A DEFINITION FOR A COMMONSENSE APPROACH
The roads and bridges we cross, the buildings in which we work and live, the water treatment networks our cities operate with, the production units but also the energy and fuel pipelines that we use, are all physical assets and infrastructures that require effective management.
Physical Asset Management aims to ensure they are available, operate with safety and low risk, in a cost-effective and timely fashion. It, therefore, requires a professional mindset, a proper decision-making process by the right people at the right time, equipped with the right data.
In other words, by looking at the big picture, having common sense plus the necessary information, everyone should be turning to the implementation of Physical Asset Management, to benefit from an asset’s competitive advantage. But how do you ensure that within an organisation, comprehensive information reaches the right people so that analytical and predictive modeling can develop rather than simply rely on standard maintenance?
MANAGEMENT OR MAINTENANCE
Maintenance may be a key point in the management of physical assets & infrastructure but when we talk about PAM, we refer to a broader concept, a systematic process from design to final disposal. It is a coordinated activity to derive value from assets and extends beyond one-dimensional maintenance of industrial facilities & equipment, focusing mainly on reducing and optimising the assets’ cost of life at all stages.
As a concept, of course, it remains broad and therefore sometimes rather misunderstood: one does not realise that it is an applied way of thinking that includes the organisation and operation of a business altogether. The release of PAS 55 in 2008 and the subsequent version of ISO 55000 in 2014, brought Physical Asset Management to the forefront worldwide. In Greece however, Physical Asset Management is the exception and not the rule. Today, Atom Group equipped with many years of experience in the fields of Testing, Inspection and Certification [TIC] and with a new perspective, brings the application of this business culture to Greece.
PRACTICALLY WHAT DO WE MEAN BY PAM?
But to examine what exactly this “new applied way of thinking” means in practice, I cite, from my experience in the field, some examples.
What is often observed in Greek companies is that full-time maintenance contracts are based mainly on bidding, consequently on measurable financial costs rather than non-measurable characteristics, such as the operational continuity of assets and therefore business continuity with increased and calculated predictability.
This is a typical case of reactive rather than strategic asset management, where in infrastructure management one “looks at the tree and loses the forest”.
In such an example, the “narrow view” of ensuring continuous operation did not allow future reliability issues to be considered. In addition to the limited view of the technical team, the need for a low budget destroyed the value creation of the life cycle asset.
This is a typical example which we all face, either from the business side or consulting side, but also from the project management side. And while finding a balance between a financial offer and an existing budget is critical, the full extent of Physical Asset Management as a competitive advantage cannot be left out of the decision equation when a physical asset or infrastructure has a full life cycle.

# [GIVEN INFORMATION]
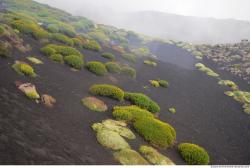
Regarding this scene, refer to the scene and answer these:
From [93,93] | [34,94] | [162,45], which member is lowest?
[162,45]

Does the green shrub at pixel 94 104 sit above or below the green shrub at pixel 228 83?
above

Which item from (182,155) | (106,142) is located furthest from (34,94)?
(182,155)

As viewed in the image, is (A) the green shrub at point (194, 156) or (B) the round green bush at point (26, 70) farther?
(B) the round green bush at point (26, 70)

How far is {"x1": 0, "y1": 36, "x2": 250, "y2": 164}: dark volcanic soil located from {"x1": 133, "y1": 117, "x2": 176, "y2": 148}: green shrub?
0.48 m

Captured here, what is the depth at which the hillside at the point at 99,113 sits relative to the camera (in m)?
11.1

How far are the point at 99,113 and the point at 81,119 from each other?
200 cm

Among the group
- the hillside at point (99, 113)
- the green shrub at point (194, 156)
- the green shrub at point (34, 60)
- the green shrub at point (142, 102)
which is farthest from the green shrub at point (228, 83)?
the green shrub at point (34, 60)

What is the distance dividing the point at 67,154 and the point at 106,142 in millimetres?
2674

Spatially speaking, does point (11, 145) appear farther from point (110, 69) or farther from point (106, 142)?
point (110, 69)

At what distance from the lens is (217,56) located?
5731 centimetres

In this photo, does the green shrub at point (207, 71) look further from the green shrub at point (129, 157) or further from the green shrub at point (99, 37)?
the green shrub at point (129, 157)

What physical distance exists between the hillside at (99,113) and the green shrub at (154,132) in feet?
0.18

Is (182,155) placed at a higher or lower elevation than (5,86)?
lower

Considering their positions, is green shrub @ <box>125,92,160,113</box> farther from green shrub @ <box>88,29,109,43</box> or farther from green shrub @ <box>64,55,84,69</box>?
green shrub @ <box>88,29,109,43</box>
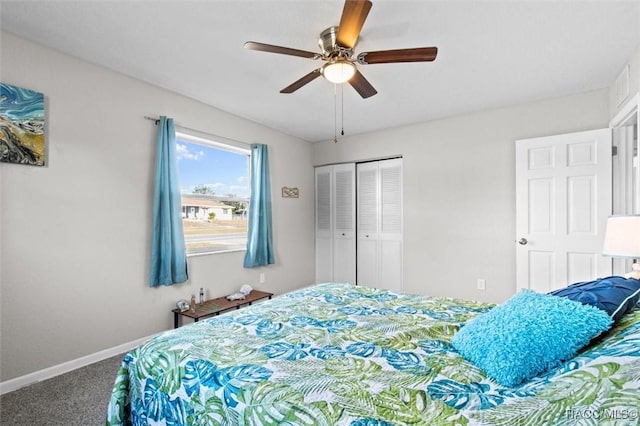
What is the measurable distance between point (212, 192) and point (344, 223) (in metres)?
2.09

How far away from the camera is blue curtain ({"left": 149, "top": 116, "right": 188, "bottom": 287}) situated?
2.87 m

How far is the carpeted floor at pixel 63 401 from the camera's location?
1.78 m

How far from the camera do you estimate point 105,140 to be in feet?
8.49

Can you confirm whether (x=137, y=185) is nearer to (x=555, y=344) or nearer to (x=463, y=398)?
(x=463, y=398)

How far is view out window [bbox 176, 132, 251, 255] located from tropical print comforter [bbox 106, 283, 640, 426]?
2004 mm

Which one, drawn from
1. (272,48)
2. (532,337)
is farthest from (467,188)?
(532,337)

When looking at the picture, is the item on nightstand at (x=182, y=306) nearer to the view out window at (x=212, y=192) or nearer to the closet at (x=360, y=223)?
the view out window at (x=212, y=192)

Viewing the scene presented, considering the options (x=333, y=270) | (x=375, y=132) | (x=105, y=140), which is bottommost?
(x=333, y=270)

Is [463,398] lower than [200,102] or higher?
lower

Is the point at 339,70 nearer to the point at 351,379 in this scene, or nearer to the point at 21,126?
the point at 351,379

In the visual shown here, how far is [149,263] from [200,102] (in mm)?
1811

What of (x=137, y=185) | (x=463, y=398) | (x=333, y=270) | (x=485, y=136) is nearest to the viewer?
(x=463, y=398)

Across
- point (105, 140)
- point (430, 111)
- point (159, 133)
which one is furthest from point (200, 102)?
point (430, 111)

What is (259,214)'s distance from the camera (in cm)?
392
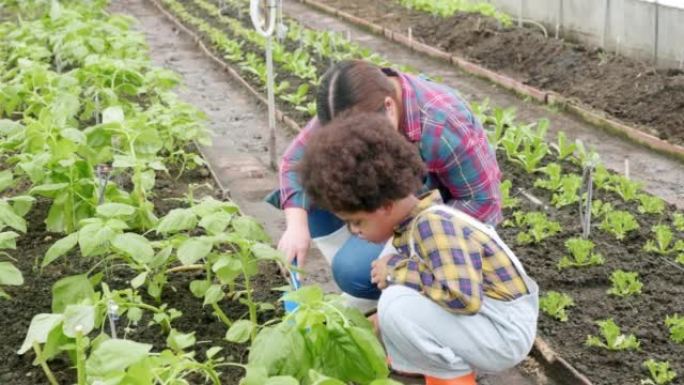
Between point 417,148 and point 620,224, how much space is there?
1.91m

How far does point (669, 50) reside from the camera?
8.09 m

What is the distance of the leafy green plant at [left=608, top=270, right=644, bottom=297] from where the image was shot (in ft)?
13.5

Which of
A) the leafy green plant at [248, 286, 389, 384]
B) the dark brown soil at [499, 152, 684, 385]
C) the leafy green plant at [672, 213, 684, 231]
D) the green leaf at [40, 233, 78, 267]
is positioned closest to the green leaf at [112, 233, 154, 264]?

# [EXERCISE 1]
According to the article on Physical Asset Management, in what year was PAS 55 released?
# [EXERCISE 2]
Why, according to the article on Physical Asset Management, is the concept sometimes misunderstood? Answer in one to three sentences.
# [EXERCISE 3]
Carry on with the article on Physical Asset Management from the point where it stops.
The material placed after the article on Physical Asset Management is separate from that article.

# [RESPONSE AREA 1]
2008

# [RESPONSE AREA 2]
The concept remains broad, and so it is sometimes misunderstood. People do not realize that it is an applied way of thinking that includes the organization and operation of a business altogether.

# [RESPONSE AREA 3]
WHY IS PAM RELEVANT NOW MORE THAN EVER?
From conceptual design, operation, decommissioning and up until final disposal a team of experts, scientists, and technicians is required, having specialised training and extended experience and covering each different field or branch of application.
In today’s world that is massively affected by pandemic conditions and emergencies due to climate change, the biggest challenge for any organisation is to maintain the smooth business operation, while keeping costs to a minimum and meeting the needs of the customers. Workforce cuts may be a short-term solution for companies that want to meet immediate fiscal targets. However, physical asset management begins to fail over time when there is not enough workforce to properly manage the assets. Without proper management, unnecessary and preventable damage will continue to occur. PAM, in this case, can be implemented just as successfully by outsourcing a team that can evaluate, review and re- evaluate processes that may be so dated that – under the new circumstances today – a radical change is required. When fully implemented and with the appropriate digital tools, PAM facilitates and allows monitoring of every asset of your company in any location, whether central or remote.
Moreover, in today’s digital age where data are unremitting and their generation is constant, if they are not relevant, reliable, timely or accurate they are simply useless. However, poor decision making will not happen if experts systematically monitor, record and identify potential threats, faults, and defects. Through PAM providing data collection in addition to common sense and experience, empower one to make a well-informed, factual decision, especially in a critical situation.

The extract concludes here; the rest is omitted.